Sebuah tepukan di bahunya mengembalikannya dari angan-angannya.
"Jadi, siapa kali ini?" tanpa tedeng aling-aling, Ka bertanya sambil menyamankan posisi duduknya di sebelah Do.
Cih, kenapa dia tak bertanya "kenapa?", kenapa harus "siapa?" keluh Do dalam hati.
Do cuma diam dan menyesap minumannya lagi, dia perlu tenang menghadapi Ka, terutama pandangannya yang menguliti setiap ari-ari hatinya.
"Kau tak kan cemberut begitu padaku hanya karena sesuatu, ini pasti seseorang!" Ka mensejajarkan pandangannya dengan mata Do.
"Berkali-kali kita bertemu, dan setiap pertemuan aku merasa seperti baru melihat kamu, Ka. Aneh!" bukannya menjawab, Do mengoceh saja. Ka tertawa keras sekali. Tawanya tidak lucu, tapi Ka terlihat sangat menikmatinya.
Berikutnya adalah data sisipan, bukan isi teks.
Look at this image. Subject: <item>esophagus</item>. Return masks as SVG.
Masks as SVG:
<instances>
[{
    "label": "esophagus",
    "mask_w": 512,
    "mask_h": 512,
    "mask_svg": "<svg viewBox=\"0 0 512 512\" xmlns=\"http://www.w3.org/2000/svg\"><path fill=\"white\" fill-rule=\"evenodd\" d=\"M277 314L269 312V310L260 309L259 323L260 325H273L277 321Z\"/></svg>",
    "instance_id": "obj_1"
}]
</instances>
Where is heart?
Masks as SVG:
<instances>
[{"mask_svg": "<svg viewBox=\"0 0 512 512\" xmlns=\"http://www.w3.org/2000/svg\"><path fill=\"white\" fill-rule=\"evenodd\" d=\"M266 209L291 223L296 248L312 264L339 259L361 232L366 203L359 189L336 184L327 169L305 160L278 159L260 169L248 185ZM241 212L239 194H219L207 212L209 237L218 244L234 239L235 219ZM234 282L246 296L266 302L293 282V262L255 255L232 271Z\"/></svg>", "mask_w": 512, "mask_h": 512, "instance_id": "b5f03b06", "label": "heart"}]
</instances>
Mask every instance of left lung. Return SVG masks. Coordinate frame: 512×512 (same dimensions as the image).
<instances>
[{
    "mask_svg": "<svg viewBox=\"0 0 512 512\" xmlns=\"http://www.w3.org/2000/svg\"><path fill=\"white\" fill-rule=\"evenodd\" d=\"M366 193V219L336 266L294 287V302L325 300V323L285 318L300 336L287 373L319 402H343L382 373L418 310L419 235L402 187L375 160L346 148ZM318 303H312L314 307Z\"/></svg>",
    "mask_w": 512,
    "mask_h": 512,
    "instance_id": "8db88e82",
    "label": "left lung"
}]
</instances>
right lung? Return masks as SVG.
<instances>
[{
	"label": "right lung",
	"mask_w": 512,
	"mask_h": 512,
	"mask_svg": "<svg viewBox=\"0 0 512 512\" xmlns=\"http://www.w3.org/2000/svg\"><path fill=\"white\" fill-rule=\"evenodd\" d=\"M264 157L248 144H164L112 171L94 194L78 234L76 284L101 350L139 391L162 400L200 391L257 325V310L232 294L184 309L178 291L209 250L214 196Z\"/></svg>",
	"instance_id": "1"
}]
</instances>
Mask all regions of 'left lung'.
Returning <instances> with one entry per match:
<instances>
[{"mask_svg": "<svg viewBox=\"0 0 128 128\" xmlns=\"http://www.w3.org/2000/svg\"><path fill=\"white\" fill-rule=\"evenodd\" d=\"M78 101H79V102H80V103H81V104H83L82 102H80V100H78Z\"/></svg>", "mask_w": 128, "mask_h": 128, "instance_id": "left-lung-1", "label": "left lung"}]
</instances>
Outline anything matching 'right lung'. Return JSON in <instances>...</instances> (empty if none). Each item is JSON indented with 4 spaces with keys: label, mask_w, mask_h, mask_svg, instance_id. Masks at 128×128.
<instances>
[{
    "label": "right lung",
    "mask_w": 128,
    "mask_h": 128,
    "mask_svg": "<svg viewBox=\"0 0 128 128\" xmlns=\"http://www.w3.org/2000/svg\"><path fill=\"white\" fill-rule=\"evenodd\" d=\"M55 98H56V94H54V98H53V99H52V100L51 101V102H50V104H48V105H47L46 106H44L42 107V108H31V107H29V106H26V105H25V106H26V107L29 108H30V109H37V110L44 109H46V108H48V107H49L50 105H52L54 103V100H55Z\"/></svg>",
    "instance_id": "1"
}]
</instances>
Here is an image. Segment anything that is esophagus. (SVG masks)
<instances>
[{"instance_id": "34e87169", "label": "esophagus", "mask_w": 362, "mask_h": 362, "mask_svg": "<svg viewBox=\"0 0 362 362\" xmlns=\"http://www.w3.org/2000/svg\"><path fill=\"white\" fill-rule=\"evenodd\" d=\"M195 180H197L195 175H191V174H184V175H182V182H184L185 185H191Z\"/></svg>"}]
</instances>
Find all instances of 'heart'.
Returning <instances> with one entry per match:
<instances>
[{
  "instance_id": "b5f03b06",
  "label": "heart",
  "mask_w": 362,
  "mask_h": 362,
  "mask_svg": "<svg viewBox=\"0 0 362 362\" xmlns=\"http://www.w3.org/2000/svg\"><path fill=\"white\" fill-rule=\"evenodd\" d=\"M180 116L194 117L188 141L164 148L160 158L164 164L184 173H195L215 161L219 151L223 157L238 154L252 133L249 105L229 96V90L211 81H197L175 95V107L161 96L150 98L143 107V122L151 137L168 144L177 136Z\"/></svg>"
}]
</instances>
"Ya...ya.., bukankah sudah selalu kukatakan, tak baik kau akrab denganku. Caci makimu waktu kita pertama bertemu juga kau sudah lupa bukan? Konon pula kau mau ingat rasanya terakhir ketemu aku?" senyum Ka sambil mengusap air mata sisa tawanya tadi.
Do terpana, berusaha keras mengingat kapan pertama kali bertemu Ka. 10 tahun lalu? Sepertinya lebih. 20 tahun lalu? 30 tahun lalu? Tak mungkin 40 tahun lalu kan! Usianya saja masih 34 tahun depan. Disesapnya lagi minumannya.
"Atau, daripada bertanya siapa, mungkin kau bisa menjawab kenapa kau memutuskan akrab dengan ku yang selalu asing setiap bertemu?" tangan Ka meraup dan menahan wajah Do menghadapnya, menunggu jawaban pertanyaan dari Do.
Do sempat diam beberapa saat.
"Setiap setelah bertemu denganmu aku memang rusak. Setelah aku rusak, aku jadi tahu, kalau aku tidak cuma satu, aku tidak cuma santun. Aku itu juga hancur, aku itu juga buruk. Ka, kau membuatku mengerti diriku sendiri," jawab Do.